JUAN PABLO II EVOCA SU «INOLVIDABLE» PEREGRINACION A TIERRA
SANTA
Repasa junto a 45 mil peregrinos las etapas más significativas
CIUDAD DEL VATICANO, 29 mar (ZENIT.org).- Juan Pablo II evocó
esta mañana
las emociones, los gestos y los momentos más significativos
de la
peregrinación a Tierra Santa que emprendió del 20 al
26 de marzo y que los
medios de comunicación siguieron minuto a minuto.
«Es imposible expresar la alegría y el reconocimiento que
llevo en el alma
por este don del Señor, que tanto había deseado»,
confesó el Papa al
comenzar su intervención en la audiencia general de este miércoles,
en la
que participaron nada más ni nada menos que 45 mil peregrinos,
un número
extraordinario si tenemos en cuenta que en esta semana no se celebra
ningún
acontecimiento masivo del Jubileo.
Tras agradecer la estupenda acogida que le ofrecieron las autoridades
jordanas, israelíes y palestinas y confirmar «la preocupación
de la Santa
Sede por una paz justa entre todos los pueblos de la región»,
el
pensamiento del obispo de Roma recordó cada una de las etapas,
haciendo eco
al «doloroso problema» de los refugiados palestinos y a
la «aterradora
tragedia» del Holocausto.
Un Dios refugiado
De este modo revivió la emoción con la que en Belén
se arrodilló en la
gruta de la Natividad, donde Dios «se hizo exiliado y refugiado
para
reconducirnos a su casa». «Este pensamiento --añadió--
me acompañó antes de
dejar los Territorios Autónomos Palestinos en el momento en
que visitaba en
Belén uno de los muchos campos, en los que desde hace demasiado
tiempo
viven más de tres millones de refugiados palestinos. Que el
compromiso de
todos lleve finalmente a la solución de este doloroso problema».

────

▶ Instrucción dada:
Continúa la crónica sobre la peregrinación de Juan Pablo II a Tierra Santa a partir de su última oración. Los datos que vienen a continuación son un material aparte, sin relación con el fragmento.

────

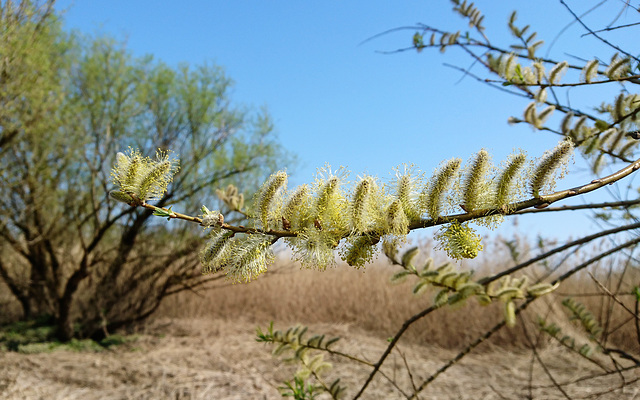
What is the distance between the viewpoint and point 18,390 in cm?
268

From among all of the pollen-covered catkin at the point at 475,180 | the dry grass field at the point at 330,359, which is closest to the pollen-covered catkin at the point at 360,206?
the pollen-covered catkin at the point at 475,180

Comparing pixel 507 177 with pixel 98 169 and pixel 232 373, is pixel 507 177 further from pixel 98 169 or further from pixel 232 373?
pixel 98 169

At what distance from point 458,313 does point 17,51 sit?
424 centimetres

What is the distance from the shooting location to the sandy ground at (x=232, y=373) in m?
2.76

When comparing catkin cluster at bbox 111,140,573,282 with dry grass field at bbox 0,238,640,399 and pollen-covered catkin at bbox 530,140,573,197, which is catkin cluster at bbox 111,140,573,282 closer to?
pollen-covered catkin at bbox 530,140,573,197

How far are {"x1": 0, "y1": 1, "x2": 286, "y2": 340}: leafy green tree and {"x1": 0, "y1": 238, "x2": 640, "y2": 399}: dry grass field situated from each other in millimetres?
504

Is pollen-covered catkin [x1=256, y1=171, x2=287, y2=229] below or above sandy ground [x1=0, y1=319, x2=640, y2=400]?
above

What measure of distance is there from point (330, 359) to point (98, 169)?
2.48m

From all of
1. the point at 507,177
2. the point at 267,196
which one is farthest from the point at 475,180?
the point at 267,196

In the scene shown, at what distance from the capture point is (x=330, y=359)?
3666mm

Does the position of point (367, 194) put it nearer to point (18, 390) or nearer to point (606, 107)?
point (606, 107)

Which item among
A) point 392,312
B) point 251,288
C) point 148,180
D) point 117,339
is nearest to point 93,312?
point 117,339

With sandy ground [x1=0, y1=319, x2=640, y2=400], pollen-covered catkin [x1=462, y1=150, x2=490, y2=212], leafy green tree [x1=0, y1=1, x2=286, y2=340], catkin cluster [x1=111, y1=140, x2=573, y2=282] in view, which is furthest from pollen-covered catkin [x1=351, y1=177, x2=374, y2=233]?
leafy green tree [x1=0, y1=1, x2=286, y2=340]

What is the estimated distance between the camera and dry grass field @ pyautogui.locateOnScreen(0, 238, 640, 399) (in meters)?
2.83
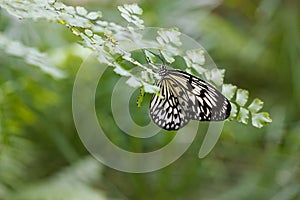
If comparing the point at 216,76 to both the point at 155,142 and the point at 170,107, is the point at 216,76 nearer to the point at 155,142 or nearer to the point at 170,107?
the point at 170,107

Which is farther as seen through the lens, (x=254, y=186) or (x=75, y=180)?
(x=254, y=186)

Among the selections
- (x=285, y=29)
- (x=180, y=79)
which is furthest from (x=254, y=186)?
(x=180, y=79)

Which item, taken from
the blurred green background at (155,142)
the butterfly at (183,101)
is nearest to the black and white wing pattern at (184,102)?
the butterfly at (183,101)

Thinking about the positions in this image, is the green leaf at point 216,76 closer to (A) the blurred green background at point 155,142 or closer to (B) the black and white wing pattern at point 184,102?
(B) the black and white wing pattern at point 184,102

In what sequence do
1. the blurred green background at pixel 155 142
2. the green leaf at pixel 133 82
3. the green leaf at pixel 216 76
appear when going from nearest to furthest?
the green leaf at pixel 133 82 < the green leaf at pixel 216 76 < the blurred green background at pixel 155 142

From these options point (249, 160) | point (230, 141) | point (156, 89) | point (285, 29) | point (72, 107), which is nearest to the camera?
point (156, 89)

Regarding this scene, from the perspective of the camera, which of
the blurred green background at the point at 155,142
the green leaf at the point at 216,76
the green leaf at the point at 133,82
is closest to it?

────

▶ Respuesta escrita:
Jerusalén, Jerusalén...
Jerusalén quedará grabada de manera «indeleble»
en el corazón del
pontífice. Durante su peregrinación, no sólo pudo
celebrar la Eucaristía en
el Cenáculo de la Última Cena --era la primera vez que
allí lo hacía un
Papa--, sino que además pudo relanzar al mundo, desde el Santo
Sepulcro, la
tumba vacía de Jesús, el mensaje central del cristianismo:
«¡Cristo ha
resucitado!». Él mismo reconoció que éste
fue el motivo que le llevó a
romper todos los programas previstos, pocas horas de abandonar Israel,
para
poder visitar la capilla del Calvario, «donde Cristo derramó
la sangre por
la humanidad».
Jerusalén, Ciudad Santa de judíos, cristianos y musulmanes
fue también un
lugar de encuentro con los líderes de las tres religiones monoteístas
que
tienen a Abraham por padre en la fe. El sucesor de Pedro recordó
con
gratitud los encuentros que tuvo con los dos grandes rabinos y con
el gran
muftí de Jerusalén, así como con los cristianos
de todas las confesiones.
«A pesar de las grandes dificultades --exhortó--, Jerusalén
está llamada a
convertirse en símbolo de la paz entre todos los que creen en
el Dios de
Abraham y se someten a su ley. ¡Que los hombres abrevien el cumplimiento
de
este designio!».
La tragedia del Holocausto
De este modo, el Papa comentó uno de los momentos que más
espacios acaparó
entre los medios de comunicación, su visita al Museo del Holocausto.
«Una
vez más expresé profundo dolor por aquella aterradora
tragedia y confirmé
que "nosotros queremos recordar" para comprometernos juntos --judíos,
cristianos, y hombres de buena voluntad-- para derrotar el mal con
el bien,
para caminar por el camino de la paz».
Un paso hacia la unidad entre los cristianos
Por lo que se refiere a su encuentro con los seguidores de Cristo separados
en diferentes confesiones, el mayor escándalo de la historia
del
cristianismo, Juan Pablo II reconoció que para él fue
un «motivo de gran
alegría» la cita ecuménica que vivió en
Jerusalén y que «constituyó un paso
importante en el camino hacia la unidad plena entre los cristianos».
Por
ello invitó «a todos a rezar para que el proceso de entendimiento
y
colaboración entre los cristianos de las diferentes Iglesias
se consolide y
se desarrolle».
Una mirada al futuro
Por último mencionó también su encuentro con unos
100 mil jóvenes en el
Monte de las Bienaventuranzas «¡Un momento lleno de esperanza!»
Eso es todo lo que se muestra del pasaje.